The History of Stereo

Computer game (with Kati Rubinyi, artist, 2000)

The History of Stereo is a computer game and interactive structuralist film based on media-historian Friederich Kittler’s history of stereophonic sound.

The Battle of Britain, Göring’s futile attempt to bomb the island in preparation for Operation Sea Lion, began with a trick for guiding weapon systems: radio beams allowed Luftwaffe bombers to reach their destinations without having to depend on daylight or the absence of fog. Radio beams emitted from the coast facing Britain, for example from Amsterdam or Cherbourg, formed the sides of an ethereal triangle the apex of which was located precisely above the targeted city. The right transmitter beamed a continuous series of Morse dashes into the pilot’s right headphone, while the left transmitter beamed an equally continuous series of Morse dots–always exactly between the dashes–into the left headphone… resulted in the most beautiful ping-pong stereophony (of the type that appeared on the first pop records but has since been discarded). And once the Heinkels were exactly above London or Coventry, then and only then did the two signal streams emanating from either side of the headphone, dashes from the right and dots from the left, merge into one continuous note, which the perception apparatus could not but locate within the very center of the brain. A hypnotic command that had the pilot “or rather the center of his brain” dispose of his payload. Historically he had become the first consumer of a headphone stereophony that today controls us all-from the circling of helicopters on Hendrix’s Electric Ladyland all the way to the simulated pseudo-monophony, in the midst of the soundspace of Pink Floyd’s Wish You Were Here, that once more wishes for the acoustics of targeted bombing.

Extracted data
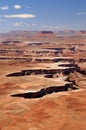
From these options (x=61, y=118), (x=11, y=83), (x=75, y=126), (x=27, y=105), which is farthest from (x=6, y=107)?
(x=11, y=83)

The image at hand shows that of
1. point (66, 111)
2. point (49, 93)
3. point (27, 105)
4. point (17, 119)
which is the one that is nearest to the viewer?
point (17, 119)

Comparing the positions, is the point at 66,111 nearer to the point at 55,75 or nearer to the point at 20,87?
the point at 20,87

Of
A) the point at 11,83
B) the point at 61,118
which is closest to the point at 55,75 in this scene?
the point at 11,83

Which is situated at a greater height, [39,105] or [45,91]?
[45,91]

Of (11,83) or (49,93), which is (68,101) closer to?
(49,93)

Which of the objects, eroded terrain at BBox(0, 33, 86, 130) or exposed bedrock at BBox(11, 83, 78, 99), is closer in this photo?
eroded terrain at BBox(0, 33, 86, 130)

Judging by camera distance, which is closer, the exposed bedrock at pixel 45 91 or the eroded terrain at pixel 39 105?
the eroded terrain at pixel 39 105

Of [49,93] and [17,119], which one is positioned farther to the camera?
[49,93]

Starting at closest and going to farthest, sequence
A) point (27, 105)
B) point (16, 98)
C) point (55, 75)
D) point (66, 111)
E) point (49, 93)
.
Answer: point (66, 111), point (27, 105), point (16, 98), point (49, 93), point (55, 75)

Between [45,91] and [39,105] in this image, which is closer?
[39,105]
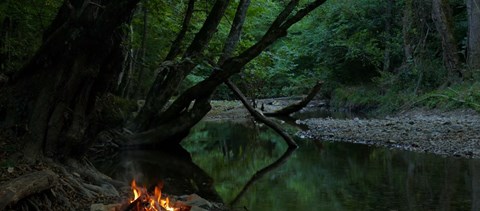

● **DIRECTION 1**
Answer these questions from the text on The History of Stereo:
(a) In what year was the computer game made?
(b) Which two places are named as examples of where radio beams were emitted from the coast facing Britain?
(c) What did the right transmitter beam into the pilot's right headphone?
● **DIRECTION 2**
Reproduce word for word the passage of the text on The History of Stereo between "The History of Stereo is" and "of stereophonic sound.", inclusive.
This data has no role in any of the work here.

● **EXERCISE RESPONSE 1**
(a) 2000
(b) Amsterdam and Cherbourg
(c) A continuous series of Morse dashes

● **EXERCISE RESPONSE 2**
The History of Stereo is a computer game and interactive structuralist film based on media-historian Friederich Kittler’s history of stereophonic sound.